What needs to be done:
Can you rewrite the items from the line containing "Which do you think, from" through the end of the items, renaming "furthest" as "farthest" and keeping everything else the same?

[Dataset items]

* Start *

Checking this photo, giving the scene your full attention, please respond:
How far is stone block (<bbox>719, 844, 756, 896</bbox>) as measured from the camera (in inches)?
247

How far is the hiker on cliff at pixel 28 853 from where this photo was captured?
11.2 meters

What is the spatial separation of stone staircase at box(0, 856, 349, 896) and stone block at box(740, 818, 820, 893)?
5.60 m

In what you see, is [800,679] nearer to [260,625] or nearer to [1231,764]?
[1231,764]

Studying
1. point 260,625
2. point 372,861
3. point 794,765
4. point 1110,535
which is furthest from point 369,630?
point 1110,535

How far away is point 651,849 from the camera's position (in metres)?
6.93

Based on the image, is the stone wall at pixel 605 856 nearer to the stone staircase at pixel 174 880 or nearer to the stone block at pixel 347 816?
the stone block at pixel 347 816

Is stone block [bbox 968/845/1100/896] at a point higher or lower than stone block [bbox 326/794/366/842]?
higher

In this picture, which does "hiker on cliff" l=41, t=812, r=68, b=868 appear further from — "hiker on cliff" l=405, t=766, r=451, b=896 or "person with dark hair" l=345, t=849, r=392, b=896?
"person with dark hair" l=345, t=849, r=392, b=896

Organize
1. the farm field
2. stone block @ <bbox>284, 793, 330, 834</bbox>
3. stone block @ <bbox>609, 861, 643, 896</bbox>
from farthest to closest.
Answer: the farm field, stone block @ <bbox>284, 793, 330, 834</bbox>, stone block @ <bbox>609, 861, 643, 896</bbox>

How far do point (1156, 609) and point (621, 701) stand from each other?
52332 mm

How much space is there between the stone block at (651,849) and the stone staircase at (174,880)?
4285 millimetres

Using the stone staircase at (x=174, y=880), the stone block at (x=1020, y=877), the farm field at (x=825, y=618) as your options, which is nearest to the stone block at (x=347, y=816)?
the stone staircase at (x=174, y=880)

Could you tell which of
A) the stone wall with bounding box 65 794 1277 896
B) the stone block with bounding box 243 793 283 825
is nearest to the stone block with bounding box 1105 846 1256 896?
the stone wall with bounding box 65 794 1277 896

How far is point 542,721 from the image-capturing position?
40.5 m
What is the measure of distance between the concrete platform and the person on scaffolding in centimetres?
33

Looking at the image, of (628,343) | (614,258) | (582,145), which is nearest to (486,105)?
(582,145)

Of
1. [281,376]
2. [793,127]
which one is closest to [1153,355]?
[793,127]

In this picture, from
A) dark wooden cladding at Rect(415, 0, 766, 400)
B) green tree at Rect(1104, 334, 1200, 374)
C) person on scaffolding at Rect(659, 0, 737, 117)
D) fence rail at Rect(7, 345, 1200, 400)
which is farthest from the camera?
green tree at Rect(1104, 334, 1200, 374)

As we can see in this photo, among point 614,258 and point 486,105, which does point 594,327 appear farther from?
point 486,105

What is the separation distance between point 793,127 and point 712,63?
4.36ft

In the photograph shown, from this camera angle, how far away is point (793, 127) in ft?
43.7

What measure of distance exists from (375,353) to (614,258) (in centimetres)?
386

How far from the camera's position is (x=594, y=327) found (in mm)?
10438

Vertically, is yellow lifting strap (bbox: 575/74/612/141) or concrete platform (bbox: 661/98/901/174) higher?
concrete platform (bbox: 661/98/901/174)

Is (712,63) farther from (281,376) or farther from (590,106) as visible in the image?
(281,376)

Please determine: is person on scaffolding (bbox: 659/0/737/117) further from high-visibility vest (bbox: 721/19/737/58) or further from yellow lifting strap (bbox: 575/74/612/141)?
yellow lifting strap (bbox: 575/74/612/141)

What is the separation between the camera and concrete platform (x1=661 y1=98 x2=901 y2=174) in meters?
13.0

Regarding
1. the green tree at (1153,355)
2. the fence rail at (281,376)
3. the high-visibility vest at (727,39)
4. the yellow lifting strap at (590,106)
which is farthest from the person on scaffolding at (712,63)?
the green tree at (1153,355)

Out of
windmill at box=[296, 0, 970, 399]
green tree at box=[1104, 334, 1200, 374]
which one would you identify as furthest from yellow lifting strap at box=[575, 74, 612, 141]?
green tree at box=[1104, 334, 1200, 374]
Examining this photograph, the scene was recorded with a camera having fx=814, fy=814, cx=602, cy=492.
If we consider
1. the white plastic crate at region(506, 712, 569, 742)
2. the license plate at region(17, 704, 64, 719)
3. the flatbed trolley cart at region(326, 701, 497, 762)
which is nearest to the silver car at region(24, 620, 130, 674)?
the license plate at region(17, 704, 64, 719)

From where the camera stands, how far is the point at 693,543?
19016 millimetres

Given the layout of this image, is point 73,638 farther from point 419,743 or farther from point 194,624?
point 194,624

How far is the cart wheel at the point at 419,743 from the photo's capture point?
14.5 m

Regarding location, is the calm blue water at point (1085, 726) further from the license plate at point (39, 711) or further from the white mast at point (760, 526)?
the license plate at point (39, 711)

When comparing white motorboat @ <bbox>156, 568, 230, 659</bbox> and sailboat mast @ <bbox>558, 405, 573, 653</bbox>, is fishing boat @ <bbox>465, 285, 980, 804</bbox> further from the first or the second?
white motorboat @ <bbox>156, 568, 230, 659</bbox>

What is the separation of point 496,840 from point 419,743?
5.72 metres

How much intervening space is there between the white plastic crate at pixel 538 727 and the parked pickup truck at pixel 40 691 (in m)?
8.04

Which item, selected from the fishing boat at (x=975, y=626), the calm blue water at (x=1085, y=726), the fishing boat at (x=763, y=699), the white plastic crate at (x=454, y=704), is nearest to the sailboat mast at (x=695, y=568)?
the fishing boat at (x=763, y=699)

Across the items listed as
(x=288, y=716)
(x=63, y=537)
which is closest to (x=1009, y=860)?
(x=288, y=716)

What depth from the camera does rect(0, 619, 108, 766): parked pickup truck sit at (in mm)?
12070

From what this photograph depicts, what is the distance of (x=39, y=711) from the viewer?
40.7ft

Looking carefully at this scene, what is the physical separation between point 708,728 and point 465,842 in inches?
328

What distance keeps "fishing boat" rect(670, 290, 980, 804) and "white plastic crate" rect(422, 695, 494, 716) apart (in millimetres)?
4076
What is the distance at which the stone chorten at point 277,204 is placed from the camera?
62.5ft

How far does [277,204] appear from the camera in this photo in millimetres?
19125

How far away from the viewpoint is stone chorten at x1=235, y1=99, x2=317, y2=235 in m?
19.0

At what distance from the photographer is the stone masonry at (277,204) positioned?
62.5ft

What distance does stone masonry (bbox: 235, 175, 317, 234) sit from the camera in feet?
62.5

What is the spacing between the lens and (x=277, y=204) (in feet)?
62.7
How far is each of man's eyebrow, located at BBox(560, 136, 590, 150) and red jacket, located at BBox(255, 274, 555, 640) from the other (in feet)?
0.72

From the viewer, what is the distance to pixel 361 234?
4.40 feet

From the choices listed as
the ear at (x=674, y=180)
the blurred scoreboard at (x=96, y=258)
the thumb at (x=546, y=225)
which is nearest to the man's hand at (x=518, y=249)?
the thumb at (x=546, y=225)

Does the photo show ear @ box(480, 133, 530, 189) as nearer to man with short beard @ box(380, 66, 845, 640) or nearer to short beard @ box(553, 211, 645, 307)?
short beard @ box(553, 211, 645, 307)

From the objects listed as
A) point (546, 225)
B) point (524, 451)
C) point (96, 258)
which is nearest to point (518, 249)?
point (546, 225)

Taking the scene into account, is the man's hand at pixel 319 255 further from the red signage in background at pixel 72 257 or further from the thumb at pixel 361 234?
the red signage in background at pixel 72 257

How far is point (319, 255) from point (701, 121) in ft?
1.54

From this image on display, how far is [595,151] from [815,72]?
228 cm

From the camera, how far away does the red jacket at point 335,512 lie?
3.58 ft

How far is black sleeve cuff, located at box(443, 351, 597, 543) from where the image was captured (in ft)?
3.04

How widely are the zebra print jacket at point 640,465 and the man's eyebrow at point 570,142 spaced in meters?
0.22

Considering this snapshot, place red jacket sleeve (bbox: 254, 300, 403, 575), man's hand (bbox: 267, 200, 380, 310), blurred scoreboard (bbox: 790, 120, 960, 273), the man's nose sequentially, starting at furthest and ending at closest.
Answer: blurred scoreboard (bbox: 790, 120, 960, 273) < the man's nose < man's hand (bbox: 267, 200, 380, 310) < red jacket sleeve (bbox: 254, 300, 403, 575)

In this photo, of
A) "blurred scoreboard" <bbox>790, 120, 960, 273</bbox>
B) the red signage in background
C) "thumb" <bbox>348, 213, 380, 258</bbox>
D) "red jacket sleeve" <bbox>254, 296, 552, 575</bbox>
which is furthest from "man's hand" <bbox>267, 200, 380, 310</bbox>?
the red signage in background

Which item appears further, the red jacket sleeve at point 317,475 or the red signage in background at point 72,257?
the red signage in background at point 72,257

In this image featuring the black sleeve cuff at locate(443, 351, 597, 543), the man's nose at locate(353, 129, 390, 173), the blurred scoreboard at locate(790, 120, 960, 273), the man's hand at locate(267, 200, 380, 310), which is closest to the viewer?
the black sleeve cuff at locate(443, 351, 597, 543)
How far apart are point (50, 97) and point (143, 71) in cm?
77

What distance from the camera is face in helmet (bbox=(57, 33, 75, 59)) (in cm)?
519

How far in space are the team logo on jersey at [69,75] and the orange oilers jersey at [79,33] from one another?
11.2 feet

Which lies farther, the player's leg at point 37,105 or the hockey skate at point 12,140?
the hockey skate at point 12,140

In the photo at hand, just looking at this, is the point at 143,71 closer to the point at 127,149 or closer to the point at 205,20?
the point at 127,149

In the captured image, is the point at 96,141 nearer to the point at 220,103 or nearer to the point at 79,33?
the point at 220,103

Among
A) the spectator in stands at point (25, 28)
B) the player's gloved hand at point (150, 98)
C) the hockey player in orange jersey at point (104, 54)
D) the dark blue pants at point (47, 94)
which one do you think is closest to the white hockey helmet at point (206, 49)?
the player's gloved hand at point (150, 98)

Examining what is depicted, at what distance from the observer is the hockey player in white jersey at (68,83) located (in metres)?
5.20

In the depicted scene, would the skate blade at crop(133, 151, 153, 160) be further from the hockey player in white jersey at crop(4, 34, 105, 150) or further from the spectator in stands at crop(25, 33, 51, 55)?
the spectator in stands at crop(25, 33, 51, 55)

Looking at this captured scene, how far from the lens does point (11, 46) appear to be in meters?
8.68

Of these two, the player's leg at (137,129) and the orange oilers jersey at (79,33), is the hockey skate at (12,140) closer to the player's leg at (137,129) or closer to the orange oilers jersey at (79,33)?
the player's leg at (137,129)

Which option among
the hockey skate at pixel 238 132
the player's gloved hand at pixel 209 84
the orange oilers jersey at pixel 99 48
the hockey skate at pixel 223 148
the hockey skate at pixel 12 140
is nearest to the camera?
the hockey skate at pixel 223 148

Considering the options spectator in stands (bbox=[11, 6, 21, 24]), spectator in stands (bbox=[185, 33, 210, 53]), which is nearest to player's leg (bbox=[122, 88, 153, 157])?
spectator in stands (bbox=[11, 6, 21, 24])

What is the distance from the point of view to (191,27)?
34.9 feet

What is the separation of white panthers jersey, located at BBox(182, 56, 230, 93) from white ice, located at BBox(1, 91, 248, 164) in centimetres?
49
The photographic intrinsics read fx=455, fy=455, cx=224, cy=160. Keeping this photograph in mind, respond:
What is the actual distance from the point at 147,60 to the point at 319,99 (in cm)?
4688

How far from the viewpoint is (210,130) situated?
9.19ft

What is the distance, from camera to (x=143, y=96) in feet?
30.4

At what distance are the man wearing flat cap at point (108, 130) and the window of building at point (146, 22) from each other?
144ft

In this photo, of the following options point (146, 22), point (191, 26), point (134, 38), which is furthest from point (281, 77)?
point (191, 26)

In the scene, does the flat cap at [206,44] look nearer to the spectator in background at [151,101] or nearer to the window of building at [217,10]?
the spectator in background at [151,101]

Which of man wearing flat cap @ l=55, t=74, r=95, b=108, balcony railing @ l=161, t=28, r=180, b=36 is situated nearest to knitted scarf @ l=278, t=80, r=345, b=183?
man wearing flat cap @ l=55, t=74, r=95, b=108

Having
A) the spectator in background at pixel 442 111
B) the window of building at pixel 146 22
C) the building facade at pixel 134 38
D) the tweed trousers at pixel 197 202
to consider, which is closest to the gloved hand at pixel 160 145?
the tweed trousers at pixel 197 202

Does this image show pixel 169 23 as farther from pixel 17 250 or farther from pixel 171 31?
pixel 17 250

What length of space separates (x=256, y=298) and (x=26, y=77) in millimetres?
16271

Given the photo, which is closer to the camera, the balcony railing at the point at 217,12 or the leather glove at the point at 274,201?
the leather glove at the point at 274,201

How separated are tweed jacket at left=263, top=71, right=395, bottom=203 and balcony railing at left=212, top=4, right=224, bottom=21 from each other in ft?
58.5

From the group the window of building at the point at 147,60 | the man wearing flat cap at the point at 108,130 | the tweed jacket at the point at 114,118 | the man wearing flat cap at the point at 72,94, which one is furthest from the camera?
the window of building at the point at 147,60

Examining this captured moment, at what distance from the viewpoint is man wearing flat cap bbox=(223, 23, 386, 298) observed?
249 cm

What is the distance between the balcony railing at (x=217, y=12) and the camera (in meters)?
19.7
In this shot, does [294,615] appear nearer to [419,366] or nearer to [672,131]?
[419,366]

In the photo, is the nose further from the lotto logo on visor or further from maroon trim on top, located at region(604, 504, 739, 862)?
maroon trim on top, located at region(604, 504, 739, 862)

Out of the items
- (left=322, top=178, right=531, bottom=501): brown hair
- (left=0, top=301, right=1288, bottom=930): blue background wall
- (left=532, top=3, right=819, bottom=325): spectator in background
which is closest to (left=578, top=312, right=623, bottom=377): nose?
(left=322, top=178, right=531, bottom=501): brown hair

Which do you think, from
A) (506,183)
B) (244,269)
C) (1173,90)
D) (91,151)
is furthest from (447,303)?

* End *

Answer to the problem:
Which do you think, from
A) (506,183)
B) (244,269)
C) (1173,90)
D) (91,151)
is farthest from (447,303)?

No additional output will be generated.